EXERCISE PASSAGE ->
=== Begin Enclosure ===

DEVICE FOR THE ROTATION OF OBJECTS (EMBODIMENTS) SET FOR THE ROTATION OF OBJECTS

The invention is related to the consumer goods industry; in particular, it's related to containers and rotating supports for different items.

It's known the device for rotating a liquid container, which includes a basement with a central stop lug being made together with an item in whole (See RF Patent No. 52685 of Apr. 27, 2006).

A disadvantage of the known device is impossibility of rotating the basement within allowable limits of its swaying; it's especially important for using a glass for liquid. In addition, the value of rotation resistance force depending on the basement diameter and shape is important for rotation.

The technical result being a target of the invention consists in creation of such variants of the device for rotation of items, which exclude possibility of its excessive swaying due to the certain proportions of the basement components, and increase its rotation time.

For the device, the above technical result by the first variant shall be achieved due to the ratio of the basement radius to the central stop lug height being within 40-2000; at that, the basement could be made at least with one lateral lug of lesser height than the central one.

=== End Enclosure ===

ASSIGNMENT A ->
Answer these questions from the patent passage, one answer per line:
(i) Which industry is the invention related to?
(ii) Which RF patent number is cited for the known device for rotating a liquid container?
(iii) In the first variant, what range must the ratio of the basement radius to the central stop lug height fall within?
ASSIGNMENT B -> Reproduce the part of the patent passage starting with "For the device, the" and going on through "the central one.".

DATA EXTRACT ->
=== Begin Enclosure ===

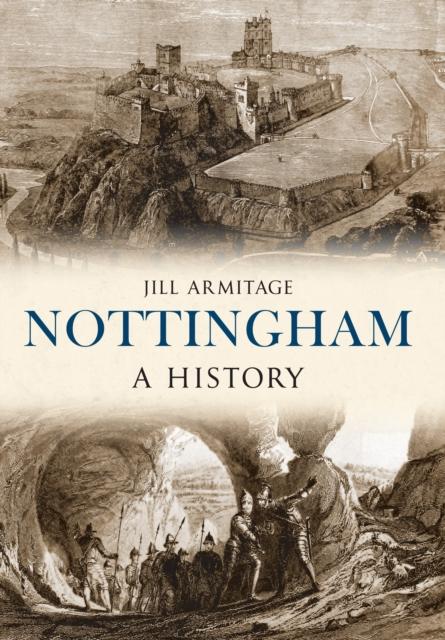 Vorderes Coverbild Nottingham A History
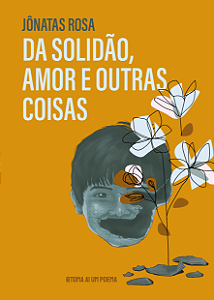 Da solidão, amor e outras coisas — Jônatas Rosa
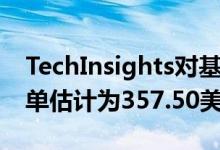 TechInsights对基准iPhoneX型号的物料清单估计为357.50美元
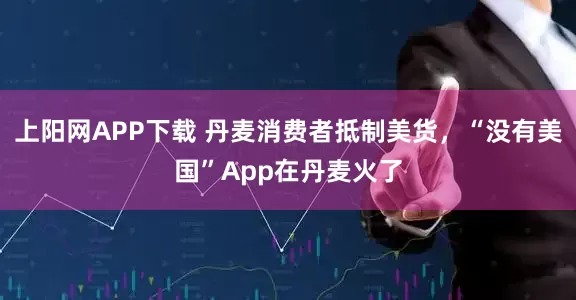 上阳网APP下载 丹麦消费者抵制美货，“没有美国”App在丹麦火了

=== End Enclosure ===

ANSWER BOX A ->
(i) The consumer goods industry.
(ii) RF Patent No. 52685.
(iii) 40-2000.

ANSWER BOX B ->
For the device, the above technical result by the first variant shall be achieved due to the ratio of the basement radius to the central stop lug height being within 40-2000; at that, the basement could be made at least with one lateral lug of lesser height than the central one.